[What needs to be done] Reproduce the following data line for line, keeping every word, number, and punctuation mark unchanged.

[Extracted entries]
═══

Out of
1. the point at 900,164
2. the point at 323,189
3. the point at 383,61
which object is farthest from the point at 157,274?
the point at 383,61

═══

[Answer to this problem]
Out of
1. the point at 900,164
2. the point at 323,189
3. the point at 383,61
which object is farthest from the point at 157,274?
the point at 383,61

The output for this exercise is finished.